Exercise details. Pull out every line of the records below that contains the word "left". Case counts, so skip lines where it appears only with different capitalization.

Supplied data.

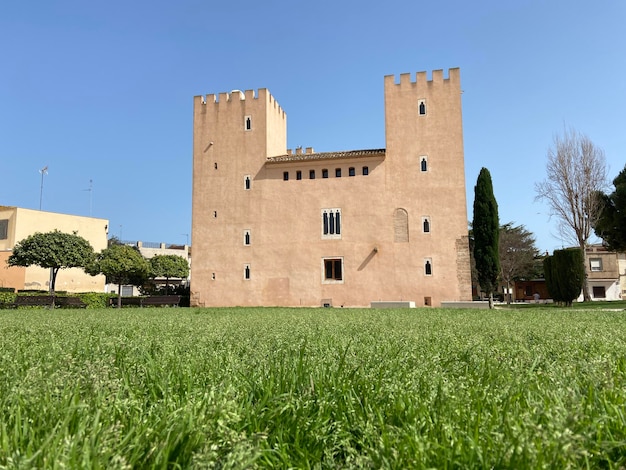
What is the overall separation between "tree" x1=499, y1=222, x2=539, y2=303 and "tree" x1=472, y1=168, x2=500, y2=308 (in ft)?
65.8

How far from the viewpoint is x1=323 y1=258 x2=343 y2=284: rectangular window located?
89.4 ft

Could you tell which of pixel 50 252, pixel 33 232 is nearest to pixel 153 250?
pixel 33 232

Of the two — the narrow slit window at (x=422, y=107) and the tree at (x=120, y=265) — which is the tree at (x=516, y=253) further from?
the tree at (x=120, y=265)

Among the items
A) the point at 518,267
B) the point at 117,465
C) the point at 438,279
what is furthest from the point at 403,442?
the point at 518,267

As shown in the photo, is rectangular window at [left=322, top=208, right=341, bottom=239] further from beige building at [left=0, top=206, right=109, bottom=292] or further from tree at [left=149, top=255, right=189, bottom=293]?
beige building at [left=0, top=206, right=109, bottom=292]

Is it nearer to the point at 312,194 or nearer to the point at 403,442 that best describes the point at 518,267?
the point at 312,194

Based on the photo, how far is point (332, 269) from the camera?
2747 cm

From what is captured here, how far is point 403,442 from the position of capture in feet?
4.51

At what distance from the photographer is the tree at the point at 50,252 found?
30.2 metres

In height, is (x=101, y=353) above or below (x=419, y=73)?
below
...
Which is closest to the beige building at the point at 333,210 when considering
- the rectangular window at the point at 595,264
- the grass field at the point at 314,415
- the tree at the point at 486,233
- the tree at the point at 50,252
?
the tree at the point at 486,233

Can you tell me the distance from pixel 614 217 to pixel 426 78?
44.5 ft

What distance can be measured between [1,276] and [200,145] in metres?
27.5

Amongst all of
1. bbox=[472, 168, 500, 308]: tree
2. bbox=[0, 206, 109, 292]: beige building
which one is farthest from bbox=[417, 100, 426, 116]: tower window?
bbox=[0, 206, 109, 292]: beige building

Solution to the exercise.
As shown in the photo, is rectangular window at [left=322, top=208, right=341, bottom=239] further from beige building at [left=0, top=206, right=109, bottom=292] or further from tree at [left=149, top=255, right=189, bottom=293]?
beige building at [left=0, top=206, right=109, bottom=292]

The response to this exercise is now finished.